Ekinci, şunları söyledi:
Türkiye'nin birçok yerinde Elâzığ’da bazı köy ve ilçelerde insanların ev halinden, evinin şeklinden ve yapısından, aslında ekonomisinin ne olduğunu rahatlıkla anlayabiliyorsunuz. Çalışmak zorunda kalan ya da çalışmayı tercih eden, çalışarak üreten kadınlarımızın hayatları içerisinde çeşitli sıkıntılarla karşılaştıklarını görüyoruz. Evine gelir getirmek zorunda bırakılan ya da gelir getirmeyi tercih eden; ağır şartlarda, uygun olmayan zaman ve zeminde sosyal güvenceden mahrum ve ucuz iş gücü olarak çalıştırılmak durumda kalmaktadır, kadın maalesef.
Bugün çalışma alanına girdiğinde kadınlarımızın, kendi bulunduğu statüdeki insanlardan daha az ücret alarak, tamamen işgücü ucuz iş gücü olarak görülmesi bizim derin yaralarımızdan birisidir. Çıkarılan yasalar ve iyileştirmeler olmakla birlikte; bu yasaların kadın haklarını yeterince korumadığını ve bundan dolayı her geçen gün çalışma hayatında mobbinge uğrayan kadınların sayısının arttığını görmekten üzüntü duymaktayız.
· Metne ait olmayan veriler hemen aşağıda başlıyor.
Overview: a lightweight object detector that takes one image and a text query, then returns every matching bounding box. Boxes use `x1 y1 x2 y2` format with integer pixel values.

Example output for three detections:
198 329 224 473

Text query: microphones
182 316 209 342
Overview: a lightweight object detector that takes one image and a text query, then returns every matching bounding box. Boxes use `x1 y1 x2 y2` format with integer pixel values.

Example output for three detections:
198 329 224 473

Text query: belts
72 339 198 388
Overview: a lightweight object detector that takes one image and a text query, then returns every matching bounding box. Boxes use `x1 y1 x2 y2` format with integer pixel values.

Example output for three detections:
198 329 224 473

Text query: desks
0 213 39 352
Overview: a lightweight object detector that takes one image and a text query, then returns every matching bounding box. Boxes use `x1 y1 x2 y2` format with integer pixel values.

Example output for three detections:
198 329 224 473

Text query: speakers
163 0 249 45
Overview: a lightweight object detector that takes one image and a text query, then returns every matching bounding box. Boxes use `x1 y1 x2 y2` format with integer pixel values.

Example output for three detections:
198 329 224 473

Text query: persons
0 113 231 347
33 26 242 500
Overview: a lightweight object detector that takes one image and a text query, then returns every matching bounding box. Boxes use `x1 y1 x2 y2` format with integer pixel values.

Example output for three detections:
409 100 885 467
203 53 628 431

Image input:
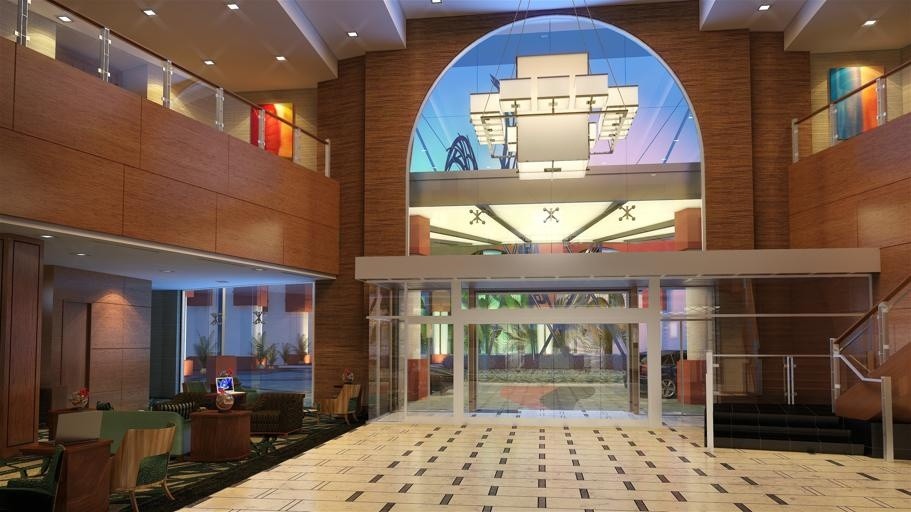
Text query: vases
342 373 353 383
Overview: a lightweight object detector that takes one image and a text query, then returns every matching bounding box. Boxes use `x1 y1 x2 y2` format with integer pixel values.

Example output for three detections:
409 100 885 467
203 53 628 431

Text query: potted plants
192 327 218 375
248 331 268 370
264 343 281 369
290 333 308 364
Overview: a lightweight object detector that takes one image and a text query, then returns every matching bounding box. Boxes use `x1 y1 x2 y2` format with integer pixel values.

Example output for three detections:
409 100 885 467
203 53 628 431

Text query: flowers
343 367 352 376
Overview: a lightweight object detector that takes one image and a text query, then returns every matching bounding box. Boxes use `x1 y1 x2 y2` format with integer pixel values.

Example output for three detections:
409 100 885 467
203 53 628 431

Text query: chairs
239 390 305 436
100 409 183 456
113 423 176 512
151 379 255 419
315 384 361 425
0 445 65 512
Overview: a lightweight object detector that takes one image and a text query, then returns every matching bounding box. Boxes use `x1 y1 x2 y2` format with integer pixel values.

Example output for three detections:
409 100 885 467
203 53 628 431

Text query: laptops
216 377 245 394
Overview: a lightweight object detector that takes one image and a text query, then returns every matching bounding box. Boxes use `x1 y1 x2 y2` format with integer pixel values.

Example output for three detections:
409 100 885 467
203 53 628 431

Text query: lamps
210 311 220 326
469 0 639 181
254 311 266 325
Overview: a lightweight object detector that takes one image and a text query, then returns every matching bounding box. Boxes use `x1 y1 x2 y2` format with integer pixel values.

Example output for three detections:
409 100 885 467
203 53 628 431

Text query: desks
190 408 251 462
49 409 104 439
22 437 113 511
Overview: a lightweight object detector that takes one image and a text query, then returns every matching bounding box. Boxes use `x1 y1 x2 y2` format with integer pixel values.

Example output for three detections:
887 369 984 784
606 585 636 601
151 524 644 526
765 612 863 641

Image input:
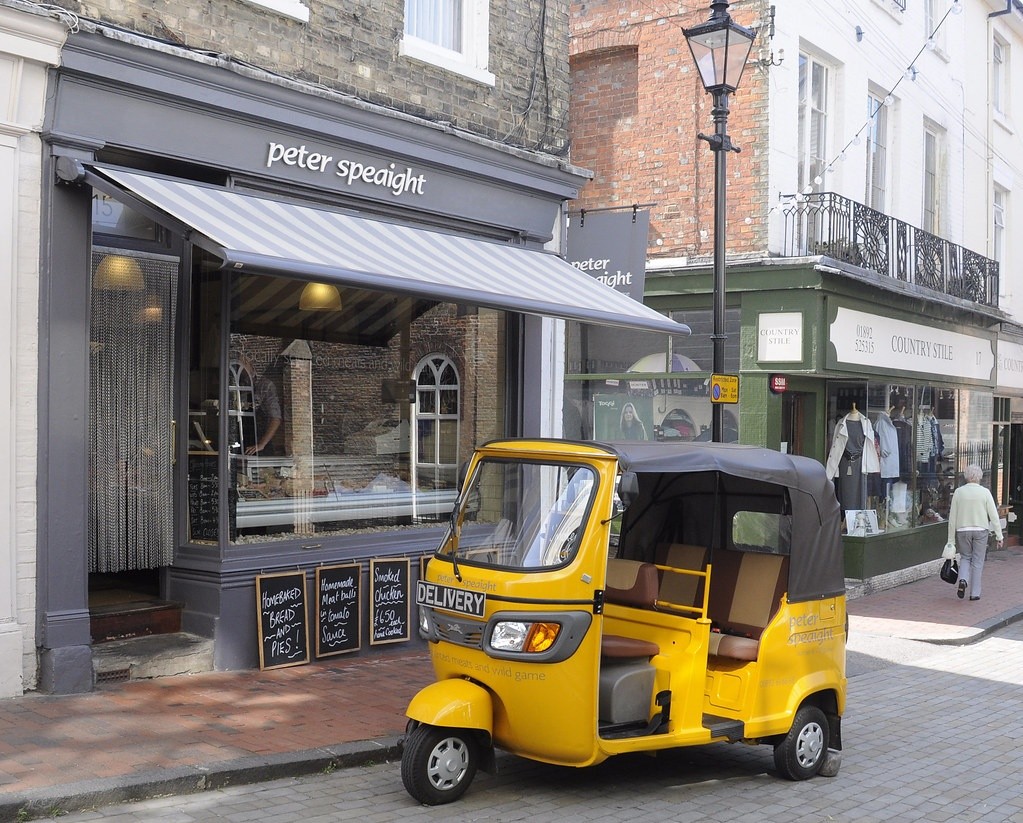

'Kadınlara eşitlik ilkesi ile birlikte adalet ilkesi de uygulanmalıdır'
Aynı zamanda kadınların çalışma şartlarının eşitlik ilçesiyle ilkesi ile birlikte adalet ilkesi ile de düzenlenmesi gerektiğini ifade etmekten mutluluk duyacağım çünkü herkes kadınların çalışma noktasında sadece eşitlikten bahsediyor ama eşitlikle birlikte kadınların fıtratında getirdiği inancından ve kültüründen kaynaklanan çeşitli durumlar doğrultusunda kadınların eşitlik ilkesi ile birlikte adalet ilkesi doğrultusunda, çalışma hayatının içerisinde olması gerektiğini ve devletin bunu düzenlemesinin asli bir vazife olduğunu buradan hatırlatmak isterim. Özellikle düşük ücrette çalışan kadınların sorumlu oldukları çocuk ve yaşlı bakımı noktasında devletin, sosyal devlet anlayışıyla karşılaması ve çocuk ve engelli bakımı artı yaşlı bakımının devlet tarafından düzenlenmesi gerektiğini ifade ediyorum.
'Lütuf değil, haktır'
Üreten insan mutludur özellikle üreten kadın daha da mutludur. Bunu bildikleri için bugün kadınlarımız televizyonların başlarında ya da farklı yerlerde kendilerini heba ettikleri çalışmaların, ortamların içerisinde giriyor. Bu yüzden biz sivil toplum çalışmaları, kadınların kooperatif çalışmalarının çok önemli ve kıymetli olduğuna inanıyoruz. Bununla birlikte kadının ürettiği ve performansını kullandığı alanlar içerisinde, hayata katmış olduğu değerlerle birlikte kendisine de değer kattığının farkındadır. Üreten insan mutludur. Ancak üretimin karşılığının sadece para olmadığını ve parayla ölçülmediğini hepimiz biliriz çünkü biz kadınlar yaptığımız her işten para almış olsaydık devletin ve eşlerimizin bize verecek parası kalmazdı çünkü yapmış olduğumuz temizliğin, yemeğini baktığımız çocuğun ya da toplum için yapmış olduğumuz çalışmaların karşılığı bizde şükran, nimet ve sevaptır. Bunun bilinciyle hareket eder. O yüzden çalışmaları sadece parayla değerlendiren kadınlar olmayız. Kadın çalışıp para kazanıyorsa değerlidir ama çalışmıyorsa değerli değildir düşüncesi asla bizim için geçerli değildir. Çalışıp para kazanıyorsa değerlidir yargısı tüm hayatını ailesine ve çocuklarına adayan, bunu tercih eden ev hanımına haksızlıktır. Halbuki Kars'tan Edirne'ye kadar bizim kadınlarımız değerlidir. Kadın da genç de değerli ve kıymetlidir. Kadın yaradılışı gereği annelik vasfıyla birlikte kendi sorumlulukları vardır. İlk mürebbiyedir. Yapıcı, onarıcı, toparlayıcı ve koruyucu özellikleriyle ailenin, toplumun ve devletin belkemiğidir. Geleceği şekillendiren ve evde ağır işçi olarak çalışan kadınların, ev hanımlarının özlük haklarının verilmesi için yapılacak düzenlemeler bir lütuf değil, doğal hakkın teslimidir.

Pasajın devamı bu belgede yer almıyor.